* begin TEXT SECTION *
This process demonstrates the way in which the poet's consciousness of the universe integrates itself in the universe of language; consider the following statement regarding the poet's wish to remake the world linguistically: "In every sense of the word, remake, due to the character simultaneously concrete and abstract, interior and exterior of the VERB! due to its semantic thickness" (qtd. in Ponge, Power 18). We can interchange Ponge's "character" for the signifier; in "Le gymnaste," the signifier operates as both a concrete and abstract entity, concrete in that it is literally a character on the page and abstract in that it symbolizes something beyond the page, for example the goatee of the gymnast. With this concept in mind, we discover that Ponge's sign production takes into consideration the execution of the signifier in order to draw attention to things or states of the world, and in the second stanza, Ponge writes that "Moulé dans un maillot qui fait deux plis sur l'aine il porte aussi, comme son Y, la queue à gauche" (Ponge, Selected 60). Once again, the signifier acts within an exchange system with the signified, impregnating the latter with its objectified representation of the referent. Ponge's presence as the creator of this semantic system becomes very intrusive, and he indicates the idea that although the reader doesn't have access to the referent, the poet can still impress the referent upon the signified through the agency of the signifier. This also results in the poet's refusal of a periphrastic permeation of the text since the "G" and "Y" are objectifications of the referent, a way of invoking the appearance of the gymnast without meticulous elaboration.

Another poem, "Les hirondelles," functions in a somewhat antithetical manner, in that it altogether refuses the signified; Ponge affirms that he will not leave the sign (the poem) to express itself, and alters the terminology by which we call the signified/referent so that it entirely changes the ways in which the reader perceives the signified. For example, note the sixth stanza: "Ah! je le sais par cœur, ce poème bizarre! mais ne lui laisserai pas, plus longtemps, le soin de s'exprimer" (Ponge, Selected 176). In "Le gymnaste," the poet impresses his perception of the referrent in an objective fashion by way of the signifier; in "Les hirondelles," Ponge influences the signified in a more direct manner. In addition, Ponge tries to re-modify the rhetorical devices of the signified, permitting the rhetoric of the sign (the text) to be transformed by its own discourse; consider the poem's subsequent stanzas:

Voici les mots, il faut que je les dise.
* end TEXT SECTION *
* begin RECORD EXTRACTS *
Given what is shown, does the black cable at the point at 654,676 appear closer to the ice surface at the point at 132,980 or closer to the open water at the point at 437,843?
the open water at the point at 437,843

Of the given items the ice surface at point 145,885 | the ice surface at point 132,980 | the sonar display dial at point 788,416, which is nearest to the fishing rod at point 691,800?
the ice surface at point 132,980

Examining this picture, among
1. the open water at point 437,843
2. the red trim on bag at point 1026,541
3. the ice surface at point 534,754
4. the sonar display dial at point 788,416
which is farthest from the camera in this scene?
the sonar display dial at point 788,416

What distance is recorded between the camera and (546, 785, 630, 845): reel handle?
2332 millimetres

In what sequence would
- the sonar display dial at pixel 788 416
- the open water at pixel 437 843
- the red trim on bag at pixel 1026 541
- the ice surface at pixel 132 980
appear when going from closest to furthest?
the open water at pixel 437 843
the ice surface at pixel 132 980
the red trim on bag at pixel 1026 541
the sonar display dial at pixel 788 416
* end RECORD EXTRACTS *
* begin RECORD EXTRACTS *
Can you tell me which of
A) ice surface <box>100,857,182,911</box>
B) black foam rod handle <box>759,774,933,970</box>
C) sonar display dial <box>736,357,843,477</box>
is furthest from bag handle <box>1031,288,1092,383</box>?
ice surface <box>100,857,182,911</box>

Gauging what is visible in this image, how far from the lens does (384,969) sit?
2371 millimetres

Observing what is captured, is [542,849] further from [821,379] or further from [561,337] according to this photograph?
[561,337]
* end RECORD EXTRACTS *
* begin RECORD EXTRACTS *
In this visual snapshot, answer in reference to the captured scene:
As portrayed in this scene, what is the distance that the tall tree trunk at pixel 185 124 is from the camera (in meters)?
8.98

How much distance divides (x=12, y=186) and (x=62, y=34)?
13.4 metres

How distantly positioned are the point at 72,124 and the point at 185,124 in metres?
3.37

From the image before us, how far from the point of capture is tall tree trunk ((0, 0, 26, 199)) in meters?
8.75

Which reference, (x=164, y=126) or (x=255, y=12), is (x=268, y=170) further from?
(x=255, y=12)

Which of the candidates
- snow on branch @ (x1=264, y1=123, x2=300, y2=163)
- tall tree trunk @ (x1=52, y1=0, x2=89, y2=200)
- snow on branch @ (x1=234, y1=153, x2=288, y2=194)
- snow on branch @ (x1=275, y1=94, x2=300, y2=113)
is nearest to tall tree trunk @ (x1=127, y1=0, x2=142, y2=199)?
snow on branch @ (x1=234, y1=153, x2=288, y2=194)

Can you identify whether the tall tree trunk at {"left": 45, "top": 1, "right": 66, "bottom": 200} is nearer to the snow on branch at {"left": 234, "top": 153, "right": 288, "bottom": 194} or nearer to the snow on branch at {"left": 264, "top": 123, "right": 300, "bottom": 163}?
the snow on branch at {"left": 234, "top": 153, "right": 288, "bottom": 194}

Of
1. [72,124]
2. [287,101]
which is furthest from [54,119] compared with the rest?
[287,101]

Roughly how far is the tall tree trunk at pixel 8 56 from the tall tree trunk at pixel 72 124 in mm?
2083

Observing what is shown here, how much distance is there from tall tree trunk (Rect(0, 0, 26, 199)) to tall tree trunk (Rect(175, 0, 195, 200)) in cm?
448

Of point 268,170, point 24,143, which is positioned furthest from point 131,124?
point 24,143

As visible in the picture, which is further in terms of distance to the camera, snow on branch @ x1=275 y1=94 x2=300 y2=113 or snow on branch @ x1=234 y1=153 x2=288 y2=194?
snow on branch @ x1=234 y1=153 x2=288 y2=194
* end RECORD EXTRACTS *
> **TASK**
In the passage on Ponge's poetry, which poem is said to refuse the signified altogether?

> **WRITTEN RESPONSE**
"Les hirondelles."